On Fri, 2023-06-02 at 13:38 -0400, Linus Torvalds wrote:
On Fri, Jun 2, 2023 at 10:41 AM Roberto Sassu roberto.sassu@huaweicloud.com wrote:
sorry for this unusual procedure of me requesting a patch to be pulled. I asked for several months the maintainers (David: asymmetric keys, Jarkko: key subsystem) to pick my patch but without any luck.
Hmm.
The patch behind that tag looks sane to me, but this is not code I am hugely familiar with.
Who is the caller that passes in the public_key_signature data on the stack to public_key_verify_signature()? This may well be the right point to move it away from the stack in order to have a valid sg-list, but even if this patch is all good, it would be nice to have the call chain documented as part of the commit message.
Oh, it seems it was only in the first version of the patch:
https://lore.kernel.org/linux-kernel/20221104122023.1750333-1-roberto.sassu@...
Originally, the kernel panic was due to EVM, but I later found that IMA Appraisal could have caused the same.

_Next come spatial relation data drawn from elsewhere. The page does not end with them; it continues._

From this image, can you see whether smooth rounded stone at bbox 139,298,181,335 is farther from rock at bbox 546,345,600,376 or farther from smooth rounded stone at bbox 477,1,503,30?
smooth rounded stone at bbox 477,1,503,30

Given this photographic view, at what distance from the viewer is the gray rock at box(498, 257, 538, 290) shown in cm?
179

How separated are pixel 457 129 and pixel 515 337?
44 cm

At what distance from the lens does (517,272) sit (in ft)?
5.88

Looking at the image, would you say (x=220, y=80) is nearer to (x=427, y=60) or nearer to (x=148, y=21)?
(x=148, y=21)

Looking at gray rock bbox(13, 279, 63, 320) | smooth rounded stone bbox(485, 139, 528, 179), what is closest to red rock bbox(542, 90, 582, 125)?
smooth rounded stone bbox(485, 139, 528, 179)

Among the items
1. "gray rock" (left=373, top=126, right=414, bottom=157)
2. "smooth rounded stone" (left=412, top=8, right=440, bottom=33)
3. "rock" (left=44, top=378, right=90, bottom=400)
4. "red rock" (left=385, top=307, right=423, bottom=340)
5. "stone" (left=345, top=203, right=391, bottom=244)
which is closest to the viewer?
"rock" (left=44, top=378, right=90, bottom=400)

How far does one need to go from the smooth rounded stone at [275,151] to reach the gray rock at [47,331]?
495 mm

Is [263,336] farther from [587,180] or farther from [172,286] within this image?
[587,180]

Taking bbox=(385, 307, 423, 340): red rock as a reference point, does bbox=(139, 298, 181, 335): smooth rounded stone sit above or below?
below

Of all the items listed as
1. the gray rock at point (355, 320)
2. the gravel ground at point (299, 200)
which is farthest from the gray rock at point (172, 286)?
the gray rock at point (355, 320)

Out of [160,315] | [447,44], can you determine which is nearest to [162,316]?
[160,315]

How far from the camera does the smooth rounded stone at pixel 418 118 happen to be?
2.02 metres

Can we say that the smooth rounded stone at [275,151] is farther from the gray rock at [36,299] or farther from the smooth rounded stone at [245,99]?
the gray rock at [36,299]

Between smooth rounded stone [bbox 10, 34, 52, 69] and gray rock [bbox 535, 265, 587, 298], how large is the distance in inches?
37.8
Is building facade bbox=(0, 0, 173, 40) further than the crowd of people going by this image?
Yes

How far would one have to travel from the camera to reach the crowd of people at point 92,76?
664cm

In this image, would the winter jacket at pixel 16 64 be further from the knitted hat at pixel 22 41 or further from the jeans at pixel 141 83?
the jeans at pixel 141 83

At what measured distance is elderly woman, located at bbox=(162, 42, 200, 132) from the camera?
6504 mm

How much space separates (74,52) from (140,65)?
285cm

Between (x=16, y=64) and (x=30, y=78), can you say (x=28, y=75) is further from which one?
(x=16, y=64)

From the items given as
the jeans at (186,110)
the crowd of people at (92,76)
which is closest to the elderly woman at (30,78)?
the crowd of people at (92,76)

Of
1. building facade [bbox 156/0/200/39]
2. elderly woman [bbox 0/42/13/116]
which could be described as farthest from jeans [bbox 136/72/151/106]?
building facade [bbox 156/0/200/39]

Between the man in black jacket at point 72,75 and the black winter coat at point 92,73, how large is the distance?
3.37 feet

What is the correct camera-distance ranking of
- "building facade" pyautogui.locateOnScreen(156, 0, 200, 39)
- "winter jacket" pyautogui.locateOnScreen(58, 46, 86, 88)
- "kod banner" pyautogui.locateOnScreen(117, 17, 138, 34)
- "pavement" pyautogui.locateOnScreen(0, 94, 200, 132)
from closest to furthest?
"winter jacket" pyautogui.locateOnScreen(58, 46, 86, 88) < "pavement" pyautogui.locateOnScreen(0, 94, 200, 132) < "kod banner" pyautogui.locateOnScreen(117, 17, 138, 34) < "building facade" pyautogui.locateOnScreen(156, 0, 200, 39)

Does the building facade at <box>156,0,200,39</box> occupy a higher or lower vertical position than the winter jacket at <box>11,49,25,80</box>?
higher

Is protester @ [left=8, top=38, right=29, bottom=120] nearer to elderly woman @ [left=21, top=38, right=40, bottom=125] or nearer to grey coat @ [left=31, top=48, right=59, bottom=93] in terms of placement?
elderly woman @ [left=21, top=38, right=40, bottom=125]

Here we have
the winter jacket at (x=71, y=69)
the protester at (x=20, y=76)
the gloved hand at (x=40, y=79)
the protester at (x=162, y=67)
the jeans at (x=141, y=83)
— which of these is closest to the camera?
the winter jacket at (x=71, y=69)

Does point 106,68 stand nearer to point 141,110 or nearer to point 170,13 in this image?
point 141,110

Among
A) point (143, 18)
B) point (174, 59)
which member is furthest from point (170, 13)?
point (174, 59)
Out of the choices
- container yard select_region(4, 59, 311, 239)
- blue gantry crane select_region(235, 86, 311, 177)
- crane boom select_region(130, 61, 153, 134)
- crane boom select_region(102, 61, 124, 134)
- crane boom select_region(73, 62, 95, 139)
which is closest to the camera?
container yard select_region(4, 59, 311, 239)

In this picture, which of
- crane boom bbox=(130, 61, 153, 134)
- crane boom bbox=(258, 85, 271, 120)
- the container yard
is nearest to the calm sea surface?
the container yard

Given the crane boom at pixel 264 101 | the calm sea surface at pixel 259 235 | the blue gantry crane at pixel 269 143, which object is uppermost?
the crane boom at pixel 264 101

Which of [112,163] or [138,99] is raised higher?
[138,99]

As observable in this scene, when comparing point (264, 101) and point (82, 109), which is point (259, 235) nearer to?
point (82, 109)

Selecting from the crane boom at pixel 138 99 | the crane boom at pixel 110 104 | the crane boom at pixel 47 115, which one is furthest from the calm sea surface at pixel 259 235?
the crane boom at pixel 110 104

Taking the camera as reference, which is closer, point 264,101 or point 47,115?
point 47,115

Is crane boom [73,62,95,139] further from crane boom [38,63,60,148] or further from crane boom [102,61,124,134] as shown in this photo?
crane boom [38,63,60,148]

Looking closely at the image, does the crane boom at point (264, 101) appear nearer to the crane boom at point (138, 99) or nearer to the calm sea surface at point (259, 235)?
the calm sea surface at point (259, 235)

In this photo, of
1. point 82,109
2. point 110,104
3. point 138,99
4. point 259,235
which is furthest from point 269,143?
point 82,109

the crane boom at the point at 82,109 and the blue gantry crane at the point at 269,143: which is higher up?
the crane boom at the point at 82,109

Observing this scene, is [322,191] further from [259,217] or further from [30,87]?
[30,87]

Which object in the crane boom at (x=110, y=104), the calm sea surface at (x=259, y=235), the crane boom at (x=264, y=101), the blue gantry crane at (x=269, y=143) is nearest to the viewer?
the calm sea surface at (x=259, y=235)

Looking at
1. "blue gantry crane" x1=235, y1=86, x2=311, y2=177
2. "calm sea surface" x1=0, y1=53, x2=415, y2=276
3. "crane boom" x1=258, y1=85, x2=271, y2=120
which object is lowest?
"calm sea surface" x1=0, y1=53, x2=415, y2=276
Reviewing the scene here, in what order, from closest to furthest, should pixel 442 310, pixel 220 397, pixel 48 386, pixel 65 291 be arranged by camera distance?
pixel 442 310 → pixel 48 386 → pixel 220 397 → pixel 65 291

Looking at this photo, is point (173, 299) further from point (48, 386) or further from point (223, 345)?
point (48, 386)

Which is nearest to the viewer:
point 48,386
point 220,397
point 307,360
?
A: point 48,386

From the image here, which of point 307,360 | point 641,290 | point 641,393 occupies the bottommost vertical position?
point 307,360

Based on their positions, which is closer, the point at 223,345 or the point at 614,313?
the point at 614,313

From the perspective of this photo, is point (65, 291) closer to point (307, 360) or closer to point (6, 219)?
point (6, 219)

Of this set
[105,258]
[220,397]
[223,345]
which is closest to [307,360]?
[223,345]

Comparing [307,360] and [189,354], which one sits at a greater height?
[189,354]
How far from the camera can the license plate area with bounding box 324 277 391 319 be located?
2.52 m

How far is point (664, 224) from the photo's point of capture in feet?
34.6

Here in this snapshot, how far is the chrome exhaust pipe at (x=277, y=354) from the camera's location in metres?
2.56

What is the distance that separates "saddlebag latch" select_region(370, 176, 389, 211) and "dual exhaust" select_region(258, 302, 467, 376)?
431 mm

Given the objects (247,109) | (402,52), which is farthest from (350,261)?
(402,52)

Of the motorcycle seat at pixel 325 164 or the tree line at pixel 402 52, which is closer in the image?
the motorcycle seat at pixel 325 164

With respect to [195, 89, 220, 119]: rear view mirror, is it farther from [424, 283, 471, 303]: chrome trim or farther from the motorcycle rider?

I signed the tag, but probably it would not matter, since my key is not among your trusted keys.
It does matter - I do pull from people even without full chains, I just end up being a lot more careful, and I still want to see the signature for any future reference...
Ok, then it makes sense to push my key to a key server.
Thanks
Roberto
DavidH, Herbert, please comment:
https://github.com/robertosassu/linux.git tags/asym-keys-fix-for-linus-v6.4-rc5
basically public_key_verify_signature() is passed that
const struct public_key_signature *sig
as an argument, and currently does
sg_init_table(src_sg, 2); sg_set_buf(&src_sg[0], sig->s, sig->s_size); sg_set_buf(&src_sg[1], sig->digest, sig->digest_size);
on it which is *not* ok if the s->s and s->digest points to stack data that ends up not dma'able because of a virtually mapped stack.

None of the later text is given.